Exercise set ::
a – In the text on antibiotic resistance below, what has the overuse of antibiotics in medicine, agriculture and aquaculture led to?
b – Carry on the text on antibiotic resistance below, starting right after its last sentence.

Text for analysis ::
⁂

Overuse of antibiotics in medicine, agriculture and aquaculture has led to the widespread emergence of organisms that are resistant to treatment with antibiotics. This means that many people are dying or suffering serious health problems as a result of ineffective treatments.
This investigation would examine:
- What do we know about trends in antibiotic prescribing rates, and in antibiotic resistant infections?
- What do we know about trends in antibiotic use in agriculture and aquaculture?
- What impact is antibiotic resistance having upon the community health, health services and health costs?
- What are the drivers of inappropriate antibiotic use, what measures have there been to tackle these, and how effective have these measures been?
- What are the effective interventions that can lead to changes in use at each of medical, veterinary and agriculture sectors?
- What are the gaps in policy and practice, and the barriers to effective action?
- What incentives are required for innovation and research towards new antimicrobials. Is there a role for this in Australia?
- What factors influence transmission of different resistant organisms and are there different effective solutions that can be employed?

⁂

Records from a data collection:
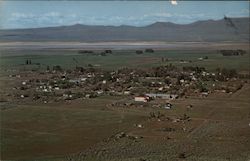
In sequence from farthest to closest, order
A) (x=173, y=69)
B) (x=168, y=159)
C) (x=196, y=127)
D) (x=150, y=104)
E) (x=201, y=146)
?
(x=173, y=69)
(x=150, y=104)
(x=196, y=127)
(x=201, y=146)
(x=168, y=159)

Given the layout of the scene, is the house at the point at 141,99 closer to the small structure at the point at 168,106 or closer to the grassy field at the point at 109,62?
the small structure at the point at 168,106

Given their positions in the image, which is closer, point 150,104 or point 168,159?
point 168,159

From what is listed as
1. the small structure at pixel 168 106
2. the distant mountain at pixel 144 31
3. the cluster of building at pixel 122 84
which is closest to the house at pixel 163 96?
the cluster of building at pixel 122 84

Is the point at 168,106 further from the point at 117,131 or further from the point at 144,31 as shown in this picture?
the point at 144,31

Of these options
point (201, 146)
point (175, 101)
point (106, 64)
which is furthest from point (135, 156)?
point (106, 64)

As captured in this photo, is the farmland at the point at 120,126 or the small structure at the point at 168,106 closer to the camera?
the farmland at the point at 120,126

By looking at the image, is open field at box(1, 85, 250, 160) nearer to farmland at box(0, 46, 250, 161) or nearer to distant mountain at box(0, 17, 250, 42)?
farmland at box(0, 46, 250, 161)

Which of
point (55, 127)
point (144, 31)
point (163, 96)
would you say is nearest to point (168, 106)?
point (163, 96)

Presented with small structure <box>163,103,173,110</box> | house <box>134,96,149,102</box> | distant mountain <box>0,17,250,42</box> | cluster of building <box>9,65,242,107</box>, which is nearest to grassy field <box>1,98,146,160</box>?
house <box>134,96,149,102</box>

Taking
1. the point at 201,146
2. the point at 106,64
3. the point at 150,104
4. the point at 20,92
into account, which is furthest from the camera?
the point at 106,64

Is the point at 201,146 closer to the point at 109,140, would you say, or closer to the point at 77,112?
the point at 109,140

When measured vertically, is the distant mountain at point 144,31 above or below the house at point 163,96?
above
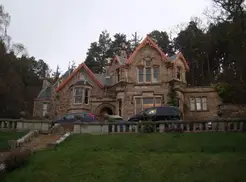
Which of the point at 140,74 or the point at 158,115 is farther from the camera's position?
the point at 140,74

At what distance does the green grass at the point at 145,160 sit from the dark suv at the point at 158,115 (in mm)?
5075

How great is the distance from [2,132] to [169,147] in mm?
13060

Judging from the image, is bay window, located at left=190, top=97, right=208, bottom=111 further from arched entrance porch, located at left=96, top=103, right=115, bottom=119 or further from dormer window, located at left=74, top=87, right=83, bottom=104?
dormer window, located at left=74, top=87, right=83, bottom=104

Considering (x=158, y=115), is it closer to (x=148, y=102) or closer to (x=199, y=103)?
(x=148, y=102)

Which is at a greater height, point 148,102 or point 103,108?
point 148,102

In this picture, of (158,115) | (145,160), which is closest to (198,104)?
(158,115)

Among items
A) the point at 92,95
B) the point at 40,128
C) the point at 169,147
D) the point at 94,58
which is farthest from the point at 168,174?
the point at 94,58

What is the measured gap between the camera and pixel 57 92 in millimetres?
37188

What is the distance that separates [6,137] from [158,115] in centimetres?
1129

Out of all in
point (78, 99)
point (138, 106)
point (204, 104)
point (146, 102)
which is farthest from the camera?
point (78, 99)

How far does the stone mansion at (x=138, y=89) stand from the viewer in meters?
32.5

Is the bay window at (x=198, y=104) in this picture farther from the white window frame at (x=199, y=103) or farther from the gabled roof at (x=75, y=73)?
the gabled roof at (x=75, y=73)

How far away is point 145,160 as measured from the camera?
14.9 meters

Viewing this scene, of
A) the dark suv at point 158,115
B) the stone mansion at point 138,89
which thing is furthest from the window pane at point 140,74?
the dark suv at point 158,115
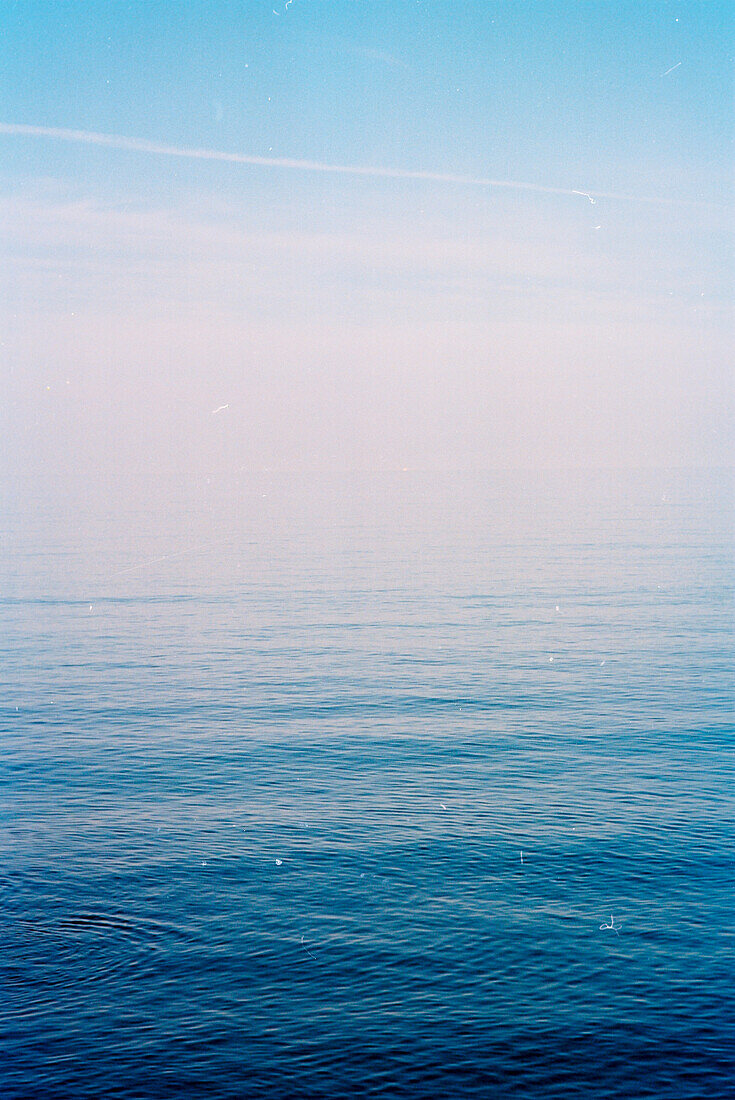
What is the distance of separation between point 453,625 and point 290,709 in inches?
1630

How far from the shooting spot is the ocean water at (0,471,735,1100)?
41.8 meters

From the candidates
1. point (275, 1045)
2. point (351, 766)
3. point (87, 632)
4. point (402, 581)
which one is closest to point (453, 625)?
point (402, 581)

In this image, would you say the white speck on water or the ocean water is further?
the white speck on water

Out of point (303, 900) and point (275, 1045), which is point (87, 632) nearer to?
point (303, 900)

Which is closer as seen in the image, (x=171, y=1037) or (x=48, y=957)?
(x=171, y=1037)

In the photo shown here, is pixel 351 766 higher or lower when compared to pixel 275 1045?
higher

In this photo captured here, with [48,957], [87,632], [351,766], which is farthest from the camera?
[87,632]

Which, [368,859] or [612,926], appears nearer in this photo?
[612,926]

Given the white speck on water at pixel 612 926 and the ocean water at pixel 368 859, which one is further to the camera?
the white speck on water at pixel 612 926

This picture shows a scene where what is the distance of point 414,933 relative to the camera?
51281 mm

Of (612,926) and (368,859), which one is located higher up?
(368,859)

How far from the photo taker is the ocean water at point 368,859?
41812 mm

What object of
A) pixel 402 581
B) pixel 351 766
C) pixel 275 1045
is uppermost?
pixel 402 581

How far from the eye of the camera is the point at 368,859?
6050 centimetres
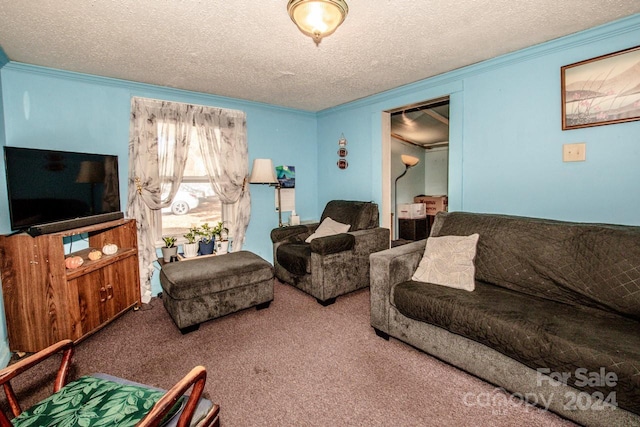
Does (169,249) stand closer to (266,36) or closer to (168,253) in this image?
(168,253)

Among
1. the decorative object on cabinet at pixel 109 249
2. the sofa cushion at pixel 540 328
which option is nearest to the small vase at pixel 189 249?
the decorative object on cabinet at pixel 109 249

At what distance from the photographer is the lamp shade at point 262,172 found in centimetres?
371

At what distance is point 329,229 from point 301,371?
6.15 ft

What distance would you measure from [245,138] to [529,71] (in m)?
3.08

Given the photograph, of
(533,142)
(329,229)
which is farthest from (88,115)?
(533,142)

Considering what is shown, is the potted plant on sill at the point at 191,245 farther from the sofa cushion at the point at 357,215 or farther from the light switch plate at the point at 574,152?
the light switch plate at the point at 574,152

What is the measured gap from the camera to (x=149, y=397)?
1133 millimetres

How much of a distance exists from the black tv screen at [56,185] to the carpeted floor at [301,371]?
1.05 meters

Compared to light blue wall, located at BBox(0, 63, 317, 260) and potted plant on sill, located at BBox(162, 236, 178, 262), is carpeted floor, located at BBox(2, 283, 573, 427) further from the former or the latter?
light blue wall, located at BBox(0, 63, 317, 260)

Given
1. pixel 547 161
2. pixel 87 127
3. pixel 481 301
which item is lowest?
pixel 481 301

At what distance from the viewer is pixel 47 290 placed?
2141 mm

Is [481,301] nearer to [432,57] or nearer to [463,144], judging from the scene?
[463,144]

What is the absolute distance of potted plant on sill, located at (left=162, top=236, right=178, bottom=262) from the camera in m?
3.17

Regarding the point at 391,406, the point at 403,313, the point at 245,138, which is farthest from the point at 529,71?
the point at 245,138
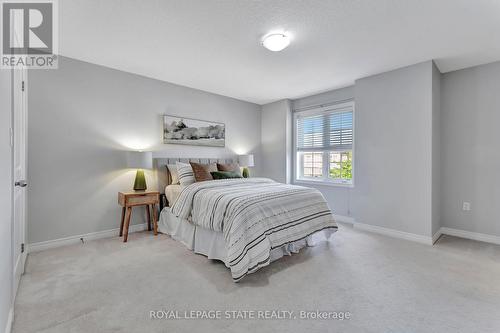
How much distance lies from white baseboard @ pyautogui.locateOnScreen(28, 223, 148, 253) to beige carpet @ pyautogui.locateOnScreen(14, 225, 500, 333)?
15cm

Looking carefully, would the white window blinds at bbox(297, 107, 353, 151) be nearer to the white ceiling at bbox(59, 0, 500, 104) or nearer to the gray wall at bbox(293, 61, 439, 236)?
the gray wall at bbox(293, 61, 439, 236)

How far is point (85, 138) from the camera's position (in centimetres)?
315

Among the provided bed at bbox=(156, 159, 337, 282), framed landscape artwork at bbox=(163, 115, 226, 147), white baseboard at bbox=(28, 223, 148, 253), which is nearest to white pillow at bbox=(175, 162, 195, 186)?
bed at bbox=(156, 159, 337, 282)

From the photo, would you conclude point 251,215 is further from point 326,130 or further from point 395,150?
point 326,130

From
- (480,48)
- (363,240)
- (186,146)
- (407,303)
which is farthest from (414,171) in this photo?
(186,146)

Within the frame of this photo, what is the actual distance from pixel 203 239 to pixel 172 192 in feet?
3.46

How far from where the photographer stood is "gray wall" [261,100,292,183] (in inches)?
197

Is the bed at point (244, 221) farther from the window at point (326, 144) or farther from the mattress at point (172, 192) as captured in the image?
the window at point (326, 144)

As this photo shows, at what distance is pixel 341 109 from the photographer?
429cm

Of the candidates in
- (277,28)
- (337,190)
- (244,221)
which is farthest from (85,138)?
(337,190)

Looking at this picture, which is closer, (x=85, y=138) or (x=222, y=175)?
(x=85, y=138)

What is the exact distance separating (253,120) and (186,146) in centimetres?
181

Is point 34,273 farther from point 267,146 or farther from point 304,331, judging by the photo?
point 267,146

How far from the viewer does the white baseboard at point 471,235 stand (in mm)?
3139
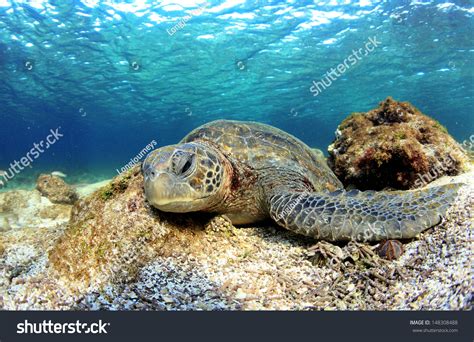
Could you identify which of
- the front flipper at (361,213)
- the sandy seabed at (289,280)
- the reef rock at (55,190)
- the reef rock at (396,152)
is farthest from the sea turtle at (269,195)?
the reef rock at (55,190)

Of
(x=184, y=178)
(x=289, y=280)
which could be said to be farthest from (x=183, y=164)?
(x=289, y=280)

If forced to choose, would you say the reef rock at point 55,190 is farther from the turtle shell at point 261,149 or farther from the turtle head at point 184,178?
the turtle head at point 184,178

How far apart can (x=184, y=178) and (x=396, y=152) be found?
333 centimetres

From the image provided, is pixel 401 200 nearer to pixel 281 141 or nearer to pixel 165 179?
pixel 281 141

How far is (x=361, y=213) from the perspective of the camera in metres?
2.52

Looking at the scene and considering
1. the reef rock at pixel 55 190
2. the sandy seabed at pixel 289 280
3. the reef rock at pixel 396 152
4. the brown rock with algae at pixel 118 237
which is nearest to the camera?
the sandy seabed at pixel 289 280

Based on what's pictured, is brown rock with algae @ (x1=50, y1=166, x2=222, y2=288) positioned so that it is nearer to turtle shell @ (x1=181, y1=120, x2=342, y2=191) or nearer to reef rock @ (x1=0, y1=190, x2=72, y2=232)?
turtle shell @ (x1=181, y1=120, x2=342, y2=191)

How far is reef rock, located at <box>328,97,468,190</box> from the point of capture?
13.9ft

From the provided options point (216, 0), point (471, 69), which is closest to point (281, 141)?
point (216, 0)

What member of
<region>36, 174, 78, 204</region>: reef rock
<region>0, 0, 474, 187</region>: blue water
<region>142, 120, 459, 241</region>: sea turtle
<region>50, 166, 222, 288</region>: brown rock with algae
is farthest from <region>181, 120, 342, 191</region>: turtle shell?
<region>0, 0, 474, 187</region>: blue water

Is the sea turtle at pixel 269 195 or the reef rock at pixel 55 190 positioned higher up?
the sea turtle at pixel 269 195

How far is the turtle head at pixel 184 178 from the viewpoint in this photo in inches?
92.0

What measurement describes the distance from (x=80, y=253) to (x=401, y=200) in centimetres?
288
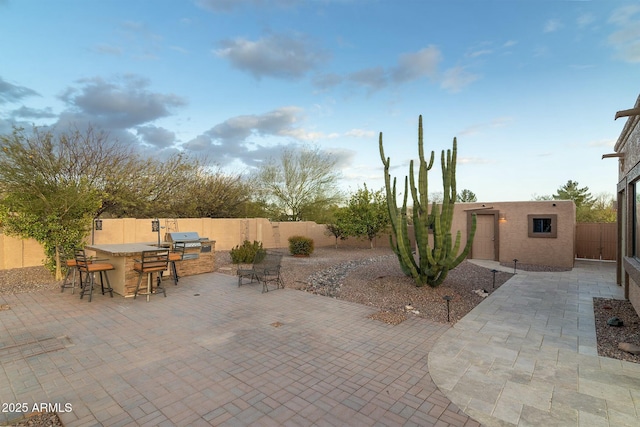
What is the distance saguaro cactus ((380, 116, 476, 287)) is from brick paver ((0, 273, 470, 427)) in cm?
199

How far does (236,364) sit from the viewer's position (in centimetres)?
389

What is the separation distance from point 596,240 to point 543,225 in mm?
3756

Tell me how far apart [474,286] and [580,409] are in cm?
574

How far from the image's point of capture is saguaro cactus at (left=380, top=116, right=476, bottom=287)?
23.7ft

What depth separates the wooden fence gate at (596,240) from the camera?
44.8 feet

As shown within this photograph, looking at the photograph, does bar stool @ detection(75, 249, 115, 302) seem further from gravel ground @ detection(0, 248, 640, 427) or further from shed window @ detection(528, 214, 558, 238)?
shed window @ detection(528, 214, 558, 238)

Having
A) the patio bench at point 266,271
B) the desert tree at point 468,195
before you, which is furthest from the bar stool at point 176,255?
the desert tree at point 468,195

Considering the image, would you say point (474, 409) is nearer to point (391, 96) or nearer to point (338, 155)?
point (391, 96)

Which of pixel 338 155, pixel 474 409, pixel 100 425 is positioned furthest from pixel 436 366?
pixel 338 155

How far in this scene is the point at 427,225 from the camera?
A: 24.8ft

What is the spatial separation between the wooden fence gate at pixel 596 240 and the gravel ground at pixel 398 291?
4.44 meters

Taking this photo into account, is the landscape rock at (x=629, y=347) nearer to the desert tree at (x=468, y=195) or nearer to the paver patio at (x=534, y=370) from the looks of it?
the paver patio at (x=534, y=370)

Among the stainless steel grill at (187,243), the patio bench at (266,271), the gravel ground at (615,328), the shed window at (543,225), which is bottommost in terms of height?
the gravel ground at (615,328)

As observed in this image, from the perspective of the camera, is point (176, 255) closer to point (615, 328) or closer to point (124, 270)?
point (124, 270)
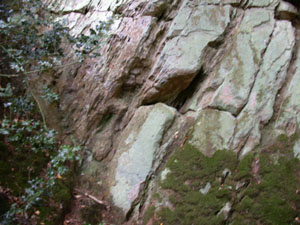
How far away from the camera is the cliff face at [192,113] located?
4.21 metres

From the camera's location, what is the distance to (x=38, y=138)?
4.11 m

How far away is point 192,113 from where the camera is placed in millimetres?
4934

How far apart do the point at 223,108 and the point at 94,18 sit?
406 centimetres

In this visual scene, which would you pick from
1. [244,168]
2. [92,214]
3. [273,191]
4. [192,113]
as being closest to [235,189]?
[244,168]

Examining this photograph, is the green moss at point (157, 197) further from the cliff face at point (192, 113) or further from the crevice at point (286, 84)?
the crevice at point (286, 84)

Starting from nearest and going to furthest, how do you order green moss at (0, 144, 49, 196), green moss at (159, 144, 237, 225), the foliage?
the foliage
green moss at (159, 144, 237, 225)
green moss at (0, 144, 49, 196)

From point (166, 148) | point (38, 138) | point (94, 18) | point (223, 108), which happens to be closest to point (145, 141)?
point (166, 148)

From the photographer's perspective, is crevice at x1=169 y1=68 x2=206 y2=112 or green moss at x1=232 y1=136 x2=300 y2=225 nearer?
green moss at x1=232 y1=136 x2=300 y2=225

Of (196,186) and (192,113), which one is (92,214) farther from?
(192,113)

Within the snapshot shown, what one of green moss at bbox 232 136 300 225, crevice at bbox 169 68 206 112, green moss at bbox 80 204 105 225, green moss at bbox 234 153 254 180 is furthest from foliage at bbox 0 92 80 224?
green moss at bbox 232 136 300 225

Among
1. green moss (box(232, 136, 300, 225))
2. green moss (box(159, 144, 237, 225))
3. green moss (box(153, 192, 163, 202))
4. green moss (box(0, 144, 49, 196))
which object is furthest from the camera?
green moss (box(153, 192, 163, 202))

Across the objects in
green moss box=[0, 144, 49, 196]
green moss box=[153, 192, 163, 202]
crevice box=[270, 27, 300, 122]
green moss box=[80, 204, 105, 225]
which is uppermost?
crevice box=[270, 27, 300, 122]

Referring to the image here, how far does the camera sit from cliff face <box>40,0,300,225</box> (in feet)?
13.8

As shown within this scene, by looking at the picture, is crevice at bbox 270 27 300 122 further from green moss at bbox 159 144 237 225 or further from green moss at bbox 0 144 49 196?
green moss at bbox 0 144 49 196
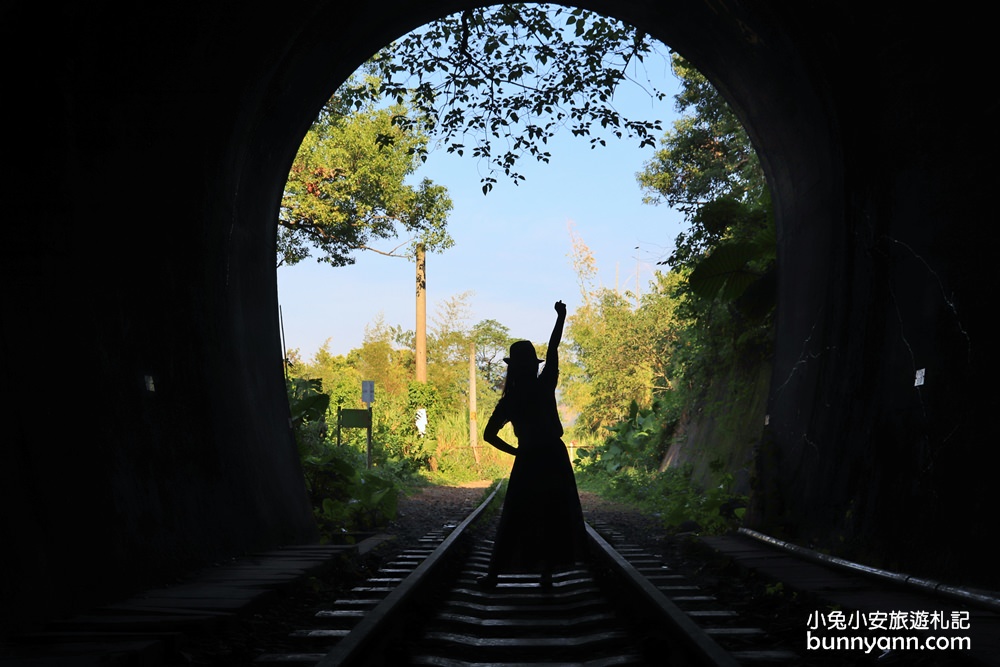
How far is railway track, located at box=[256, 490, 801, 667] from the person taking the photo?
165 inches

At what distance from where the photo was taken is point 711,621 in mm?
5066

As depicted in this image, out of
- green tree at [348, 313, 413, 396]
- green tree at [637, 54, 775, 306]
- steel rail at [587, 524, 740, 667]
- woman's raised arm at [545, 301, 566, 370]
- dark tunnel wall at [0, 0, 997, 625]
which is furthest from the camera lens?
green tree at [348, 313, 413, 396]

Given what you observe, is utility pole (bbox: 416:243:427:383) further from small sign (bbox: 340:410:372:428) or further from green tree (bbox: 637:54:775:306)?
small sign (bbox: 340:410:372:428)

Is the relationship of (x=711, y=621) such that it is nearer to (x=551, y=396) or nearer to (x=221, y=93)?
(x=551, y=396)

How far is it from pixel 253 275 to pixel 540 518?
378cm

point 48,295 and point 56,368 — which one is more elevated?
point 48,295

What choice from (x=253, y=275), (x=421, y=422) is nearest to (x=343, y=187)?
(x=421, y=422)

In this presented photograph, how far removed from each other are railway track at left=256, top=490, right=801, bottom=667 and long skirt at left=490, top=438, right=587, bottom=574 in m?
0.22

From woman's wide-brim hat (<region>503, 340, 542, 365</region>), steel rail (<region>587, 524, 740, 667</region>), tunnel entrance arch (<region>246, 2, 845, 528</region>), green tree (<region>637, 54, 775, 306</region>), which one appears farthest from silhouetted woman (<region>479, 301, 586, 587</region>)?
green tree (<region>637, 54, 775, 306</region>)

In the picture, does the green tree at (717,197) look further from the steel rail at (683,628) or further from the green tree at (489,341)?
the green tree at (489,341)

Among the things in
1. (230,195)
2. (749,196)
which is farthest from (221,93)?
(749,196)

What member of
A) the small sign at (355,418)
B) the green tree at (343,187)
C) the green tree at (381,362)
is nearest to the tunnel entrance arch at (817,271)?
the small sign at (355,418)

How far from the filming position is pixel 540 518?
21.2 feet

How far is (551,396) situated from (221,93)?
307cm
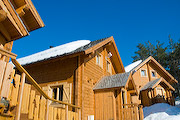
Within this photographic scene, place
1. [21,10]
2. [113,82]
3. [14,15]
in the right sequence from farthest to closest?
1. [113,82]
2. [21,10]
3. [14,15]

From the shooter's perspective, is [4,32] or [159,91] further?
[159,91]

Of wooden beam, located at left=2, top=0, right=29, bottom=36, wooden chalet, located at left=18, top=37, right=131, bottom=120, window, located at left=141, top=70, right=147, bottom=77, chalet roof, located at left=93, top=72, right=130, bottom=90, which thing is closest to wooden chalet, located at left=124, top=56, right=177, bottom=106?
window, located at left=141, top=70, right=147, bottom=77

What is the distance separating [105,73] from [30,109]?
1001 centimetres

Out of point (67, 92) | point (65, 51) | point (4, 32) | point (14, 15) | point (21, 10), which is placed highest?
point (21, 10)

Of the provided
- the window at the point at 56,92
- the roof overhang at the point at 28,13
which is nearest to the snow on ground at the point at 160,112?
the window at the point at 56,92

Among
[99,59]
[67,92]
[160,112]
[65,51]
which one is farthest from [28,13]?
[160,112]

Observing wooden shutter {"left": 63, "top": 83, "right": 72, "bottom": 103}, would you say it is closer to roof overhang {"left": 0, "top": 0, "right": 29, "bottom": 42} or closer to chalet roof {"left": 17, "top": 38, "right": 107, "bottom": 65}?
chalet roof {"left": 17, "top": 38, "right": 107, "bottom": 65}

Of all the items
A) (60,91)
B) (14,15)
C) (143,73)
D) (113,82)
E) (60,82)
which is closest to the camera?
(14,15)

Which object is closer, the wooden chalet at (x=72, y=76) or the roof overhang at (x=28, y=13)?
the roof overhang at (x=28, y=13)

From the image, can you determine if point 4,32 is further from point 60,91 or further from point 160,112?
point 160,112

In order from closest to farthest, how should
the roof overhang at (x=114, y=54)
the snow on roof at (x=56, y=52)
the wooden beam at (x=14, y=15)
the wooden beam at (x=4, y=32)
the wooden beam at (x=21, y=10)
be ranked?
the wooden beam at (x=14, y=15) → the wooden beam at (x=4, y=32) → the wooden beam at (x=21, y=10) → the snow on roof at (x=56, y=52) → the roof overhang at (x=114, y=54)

⁂

Answers in order ::
a – The widespread emergence of organisms that are resistant to treatment with antibiotics.

b –
Melissa Sweet is one of Australia’s most experienced health journalists. She has been writing about health and medical issues since the late 1980s, and has worked at The Sydney Morning Herald, The Bulletin magazine and Australian Associated Press. She is now freelancing, and her work appears in a wide range of professional and general publications. She also coordinates the health blog, Croakey.
The budget for this story is $4,400 words plus GST. This includes an allowance for research trips to Sydney, Canberra and other centres.
As well as interviewing relevant medical experts, researchers, and policy makers, the story would document the stories of patients who have suffered as a result of this under-addressed problem.
The result would be a 4,000 word story with the potential for regular blog updates and graphics/audio/visual material as appropriate.